_DOCUMENT TEXT_

● ● ●

Compression for photon-noise limited images which keeps losses within the Poisson noise envelope
PYMECompress consists of four parts:
-
a fork of the Basic Compression Library originally by Marcus Geelnard, modified to include a heavily optimized huffman coder (BCL license is avalable under pymecompress/bcl/doc/manual.pdf and would appear to be BSD compatible)
-
a fast, AVX optimized, quantizer to perform "within noise level" quantization of photon-limited images
-
a python wrapper of the above. Note that at this point, only huffman coding and quantization are exposed to python
-
numcodecs codecs (experimental) to permit simple usage with other IO packages - e.g. Zarr
Together they offer a single core throughput of ~500 -600MB/s
Prebuilt binaries of PYMEcompress are available as a conda package (pymecompress) on the david_baddeley conda channel for python 2.7, 3.6 & 3.7, and installable via:
conda install -c david_baddeley pymecompress
If you want to modify/contribute to the package you will have to build from source.
Because we use gcc compiler extensions for avx opcodes, we must use gcc/clang for compilation, regardless of platform.
On OSX / linux, a standard python setup.py install
or python setup.py develop
should work.
On Windows, you need to install mingw and run the build step first so that you can pass the compiler flag to python setup.py build
- i.e. :
python setup.py build --compiler=mingw32
python setup.py install
A suitable environment for building pymecompress can be created using the following conda command conda create -n <name> python=x.x numpy cython libpython m2w64-toolchain
Installation via pip is also available:
pip install pymecompress
although binary wheels are not available for all platforms so you may need to set up a build environment (gcc/mingw, as described for source installation) first.
import numpy as np
from pymecompress import codecs
# vanilla huffman coding (lossless). NB - input buffer must be bytes/uint8
huff = codecs.Huffman()
d = np.ones(1000)

● ● ●

_EXCERPTED RECORDS_
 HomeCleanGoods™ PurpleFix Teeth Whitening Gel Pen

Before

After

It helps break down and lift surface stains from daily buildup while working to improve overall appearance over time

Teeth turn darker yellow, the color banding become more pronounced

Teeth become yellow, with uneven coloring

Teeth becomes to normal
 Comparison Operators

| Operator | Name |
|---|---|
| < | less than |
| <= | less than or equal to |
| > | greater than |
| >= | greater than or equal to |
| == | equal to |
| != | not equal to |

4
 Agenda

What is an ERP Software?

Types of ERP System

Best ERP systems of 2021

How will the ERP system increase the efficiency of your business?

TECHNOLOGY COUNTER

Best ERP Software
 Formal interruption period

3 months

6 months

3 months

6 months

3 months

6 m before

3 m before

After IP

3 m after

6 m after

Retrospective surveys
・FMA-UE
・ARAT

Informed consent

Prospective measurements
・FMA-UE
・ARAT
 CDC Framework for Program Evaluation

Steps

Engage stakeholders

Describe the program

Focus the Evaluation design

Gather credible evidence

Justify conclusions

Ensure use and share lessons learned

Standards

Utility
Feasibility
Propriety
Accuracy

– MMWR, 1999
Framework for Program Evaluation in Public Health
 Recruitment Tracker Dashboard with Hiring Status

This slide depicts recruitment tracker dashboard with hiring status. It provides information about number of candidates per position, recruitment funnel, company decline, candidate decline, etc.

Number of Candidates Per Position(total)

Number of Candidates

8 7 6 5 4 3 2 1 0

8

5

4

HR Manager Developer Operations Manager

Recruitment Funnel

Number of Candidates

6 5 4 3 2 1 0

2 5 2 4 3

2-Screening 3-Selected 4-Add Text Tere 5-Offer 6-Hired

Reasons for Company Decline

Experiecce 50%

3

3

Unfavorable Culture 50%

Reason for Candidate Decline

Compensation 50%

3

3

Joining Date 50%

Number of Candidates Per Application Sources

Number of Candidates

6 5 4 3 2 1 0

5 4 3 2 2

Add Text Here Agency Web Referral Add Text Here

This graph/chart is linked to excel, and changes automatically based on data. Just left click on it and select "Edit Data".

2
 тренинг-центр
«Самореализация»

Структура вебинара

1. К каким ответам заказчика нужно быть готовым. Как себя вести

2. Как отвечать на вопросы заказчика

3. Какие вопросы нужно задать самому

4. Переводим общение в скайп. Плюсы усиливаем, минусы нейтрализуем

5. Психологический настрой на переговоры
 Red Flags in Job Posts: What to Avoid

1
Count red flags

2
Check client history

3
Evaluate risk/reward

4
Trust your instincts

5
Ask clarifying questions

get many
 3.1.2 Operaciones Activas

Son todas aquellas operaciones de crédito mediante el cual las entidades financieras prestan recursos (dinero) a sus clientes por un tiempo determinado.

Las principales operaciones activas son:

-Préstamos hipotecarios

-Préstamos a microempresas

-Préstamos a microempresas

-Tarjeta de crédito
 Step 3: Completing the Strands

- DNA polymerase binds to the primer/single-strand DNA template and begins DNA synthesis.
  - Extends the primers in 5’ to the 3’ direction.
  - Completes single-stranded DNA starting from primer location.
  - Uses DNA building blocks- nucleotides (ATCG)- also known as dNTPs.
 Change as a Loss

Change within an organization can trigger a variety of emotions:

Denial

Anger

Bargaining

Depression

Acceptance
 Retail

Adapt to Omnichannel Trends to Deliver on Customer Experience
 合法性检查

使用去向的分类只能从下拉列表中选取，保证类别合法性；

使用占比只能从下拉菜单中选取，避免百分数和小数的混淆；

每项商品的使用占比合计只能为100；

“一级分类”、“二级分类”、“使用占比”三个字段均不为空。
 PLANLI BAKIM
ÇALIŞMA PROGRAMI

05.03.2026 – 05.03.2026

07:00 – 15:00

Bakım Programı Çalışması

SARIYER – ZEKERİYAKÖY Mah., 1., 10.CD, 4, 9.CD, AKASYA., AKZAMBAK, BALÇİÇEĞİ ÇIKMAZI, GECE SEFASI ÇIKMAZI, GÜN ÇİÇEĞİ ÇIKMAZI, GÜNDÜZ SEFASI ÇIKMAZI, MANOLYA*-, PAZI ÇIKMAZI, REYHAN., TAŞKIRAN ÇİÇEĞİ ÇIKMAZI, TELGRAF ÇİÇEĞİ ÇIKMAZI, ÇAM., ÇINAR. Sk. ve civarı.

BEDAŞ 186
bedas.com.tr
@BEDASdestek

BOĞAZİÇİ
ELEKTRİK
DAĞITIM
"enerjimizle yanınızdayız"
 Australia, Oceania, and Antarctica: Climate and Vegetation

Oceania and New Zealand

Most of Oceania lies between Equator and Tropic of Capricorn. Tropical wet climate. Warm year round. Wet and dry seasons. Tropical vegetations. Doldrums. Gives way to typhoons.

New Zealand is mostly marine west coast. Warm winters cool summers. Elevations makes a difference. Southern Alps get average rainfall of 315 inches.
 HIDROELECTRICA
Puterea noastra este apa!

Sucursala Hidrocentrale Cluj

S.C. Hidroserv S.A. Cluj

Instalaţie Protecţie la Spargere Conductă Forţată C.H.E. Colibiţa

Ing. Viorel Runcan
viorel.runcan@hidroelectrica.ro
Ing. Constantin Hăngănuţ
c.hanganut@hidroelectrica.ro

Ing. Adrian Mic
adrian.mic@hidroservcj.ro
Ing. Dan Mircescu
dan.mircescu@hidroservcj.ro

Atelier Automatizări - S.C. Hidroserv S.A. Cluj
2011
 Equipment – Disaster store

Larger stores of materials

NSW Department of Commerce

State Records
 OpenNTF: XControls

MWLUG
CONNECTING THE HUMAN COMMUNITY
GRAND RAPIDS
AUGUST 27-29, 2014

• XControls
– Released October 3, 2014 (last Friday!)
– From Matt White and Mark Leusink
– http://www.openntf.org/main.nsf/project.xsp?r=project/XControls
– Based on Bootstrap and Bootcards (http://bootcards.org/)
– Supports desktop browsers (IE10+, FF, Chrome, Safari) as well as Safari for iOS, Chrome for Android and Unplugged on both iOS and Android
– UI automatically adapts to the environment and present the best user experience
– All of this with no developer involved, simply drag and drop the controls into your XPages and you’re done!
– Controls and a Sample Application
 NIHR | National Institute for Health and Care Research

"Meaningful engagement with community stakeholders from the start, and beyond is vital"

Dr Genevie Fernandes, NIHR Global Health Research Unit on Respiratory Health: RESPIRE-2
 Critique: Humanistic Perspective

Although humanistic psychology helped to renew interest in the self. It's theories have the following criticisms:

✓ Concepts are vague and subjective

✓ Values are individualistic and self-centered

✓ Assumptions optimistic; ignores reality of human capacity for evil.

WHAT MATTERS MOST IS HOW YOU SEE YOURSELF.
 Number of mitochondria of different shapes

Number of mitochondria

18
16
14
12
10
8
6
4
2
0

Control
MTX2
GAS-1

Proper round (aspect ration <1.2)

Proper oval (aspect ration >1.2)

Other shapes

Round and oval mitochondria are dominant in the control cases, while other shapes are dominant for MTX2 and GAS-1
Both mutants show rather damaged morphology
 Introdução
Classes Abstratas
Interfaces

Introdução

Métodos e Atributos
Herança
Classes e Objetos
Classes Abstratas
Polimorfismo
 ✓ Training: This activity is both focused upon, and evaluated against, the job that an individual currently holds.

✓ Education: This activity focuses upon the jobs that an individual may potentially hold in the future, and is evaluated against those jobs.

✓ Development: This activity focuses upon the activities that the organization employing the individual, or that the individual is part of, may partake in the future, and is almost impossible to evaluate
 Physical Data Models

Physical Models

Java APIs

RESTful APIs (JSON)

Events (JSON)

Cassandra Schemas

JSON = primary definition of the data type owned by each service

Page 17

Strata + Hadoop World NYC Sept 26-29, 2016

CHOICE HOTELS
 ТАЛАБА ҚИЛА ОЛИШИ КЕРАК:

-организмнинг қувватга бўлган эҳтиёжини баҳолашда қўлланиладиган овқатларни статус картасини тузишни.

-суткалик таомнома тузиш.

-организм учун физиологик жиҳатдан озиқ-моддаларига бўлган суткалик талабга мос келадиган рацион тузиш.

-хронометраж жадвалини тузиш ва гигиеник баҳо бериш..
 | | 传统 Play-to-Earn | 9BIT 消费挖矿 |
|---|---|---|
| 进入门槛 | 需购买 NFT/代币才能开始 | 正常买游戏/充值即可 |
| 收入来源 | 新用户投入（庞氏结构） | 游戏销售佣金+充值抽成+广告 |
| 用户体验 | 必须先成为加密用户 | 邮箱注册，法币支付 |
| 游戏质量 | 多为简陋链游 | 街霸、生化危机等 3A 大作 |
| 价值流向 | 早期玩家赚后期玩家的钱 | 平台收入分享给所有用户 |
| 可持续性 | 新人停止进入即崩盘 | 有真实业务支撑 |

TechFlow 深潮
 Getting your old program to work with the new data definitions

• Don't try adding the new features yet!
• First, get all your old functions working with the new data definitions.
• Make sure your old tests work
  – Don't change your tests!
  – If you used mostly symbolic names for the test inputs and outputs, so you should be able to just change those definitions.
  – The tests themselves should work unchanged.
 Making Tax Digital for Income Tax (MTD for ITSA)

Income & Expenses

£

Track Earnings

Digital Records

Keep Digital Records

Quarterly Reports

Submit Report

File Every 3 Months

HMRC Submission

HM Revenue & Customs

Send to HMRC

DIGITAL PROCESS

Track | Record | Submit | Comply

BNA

● ● ●

_WORK ORDER_
According to the PYMECompress page, what single-core throughput do its four parts offer together?

_EXERCISE RESULT_
About 500 to 600 MB/s.